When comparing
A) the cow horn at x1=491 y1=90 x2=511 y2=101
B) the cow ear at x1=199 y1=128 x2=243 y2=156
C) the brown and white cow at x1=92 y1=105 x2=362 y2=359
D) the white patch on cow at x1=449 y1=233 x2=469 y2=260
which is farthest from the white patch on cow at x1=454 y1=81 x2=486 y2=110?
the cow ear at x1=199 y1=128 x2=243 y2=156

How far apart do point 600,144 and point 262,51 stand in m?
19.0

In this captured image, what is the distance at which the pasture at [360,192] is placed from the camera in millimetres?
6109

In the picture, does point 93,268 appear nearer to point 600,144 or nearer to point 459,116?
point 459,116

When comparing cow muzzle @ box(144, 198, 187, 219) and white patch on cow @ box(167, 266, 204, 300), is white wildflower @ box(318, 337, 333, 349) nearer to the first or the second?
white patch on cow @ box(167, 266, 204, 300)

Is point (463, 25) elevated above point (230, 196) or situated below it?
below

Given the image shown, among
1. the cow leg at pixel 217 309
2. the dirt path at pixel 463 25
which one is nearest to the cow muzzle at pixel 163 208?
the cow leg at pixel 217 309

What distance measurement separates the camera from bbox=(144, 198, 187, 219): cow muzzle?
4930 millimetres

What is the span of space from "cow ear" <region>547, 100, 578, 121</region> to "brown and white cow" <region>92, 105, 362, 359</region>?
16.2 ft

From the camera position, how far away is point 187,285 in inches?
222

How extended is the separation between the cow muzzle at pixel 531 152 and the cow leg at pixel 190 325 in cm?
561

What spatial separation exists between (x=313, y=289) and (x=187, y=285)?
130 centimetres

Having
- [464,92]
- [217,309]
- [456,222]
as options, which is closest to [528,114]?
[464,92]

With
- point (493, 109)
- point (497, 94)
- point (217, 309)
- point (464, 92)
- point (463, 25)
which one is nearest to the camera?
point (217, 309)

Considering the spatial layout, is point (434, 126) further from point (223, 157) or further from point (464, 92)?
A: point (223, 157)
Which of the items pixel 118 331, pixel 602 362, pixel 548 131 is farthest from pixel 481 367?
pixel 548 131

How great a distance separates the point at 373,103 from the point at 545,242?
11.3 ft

+--

Rewrite the listing with every occurrence of "cow muzzle" changed to "cow nose", leaving everything else unchanged.

- **Exercise solution**
When comparing
A) the cow horn at x1=491 y1=90 x2=511 y2=101
B) the cow ear at x1=199 y1=128 x2=243 y2=156
C) the brown and white cow at x1=92 y1=105 x2=362 y2=359
D) the white patch on cow at x1=449 y1=233 x2=469 y2=260
which is farthest from the white patch on cow at x1=454 y1=81 x2=486 y2=110?
the cow ear at x1=199 y1=128 x2=243 y2=156

How far apart do point 600,144 and point 262,51 stand in m?
19.0

In this captured image, what is the distance at which the pasture at [360,192] is placed from the camera in millimetres?
6109

In the picture, does point 93,268 appear nearer to point 600,144 or nearer to point 459,116?
point 459,116

When comparing cow nose @ box(144, 198, 187, 219) and white patch on cow @ box(167, 266, 204, 300), is white wildflower @ box(318, 337, 333, 349) nearer to the first or the second?
white patch on cow @ box(167, 266, 204, 300)

Is point (463, 25) elevated above point (230, 196) or situated below it?
below

Given the image shown, among
1. the cow leg at pixel 217 309
2. the dirt path at pixel 463 25
which one is nearest to the cow nose at pixel 163 208?
the cow leg at pixel 217 309

What distance measurement separates the camera from bbox=(144, 198, 187, 219): cow nose?
4930 millimetres

What is the span of space from "cow ear" <region>547, 100, 578, 121</region> to "brown and white cow" <region>92, 105, 362, 359</region>?
16.2 ft

From the camera position, how far away is point 187,285 in inches?
222

How extended is the separation between the cow nose at pixel 531 152 and the cow leg at pixel 190 325 in cm?
561

What spatial separation exists between (x=313, y=289) and (x=187, y=285)?
130 centimetres

Having
- [464,92]
- [217,309]
- [456,222]
as options, which is closest to [528,114]?
[464,92]

With
- point (493, 109)
- point (497, 94)
- point (217, 309)
- point (464, 92)
- point (463, 25)
which one is nearest to the camera?
point (217, 309)

Considering the spatial layout, is point (434, 126) further from point (223, 157) or further from point (464, 92)?
A: point (223, 157)
Which of the items pixel 118 331, pixel 602 362, pixel 548 131 is farthest from pixel 481 367?
pixel 548 131

How great a distance separates the point at 373,103 from the point at 545,242?
11.3 ft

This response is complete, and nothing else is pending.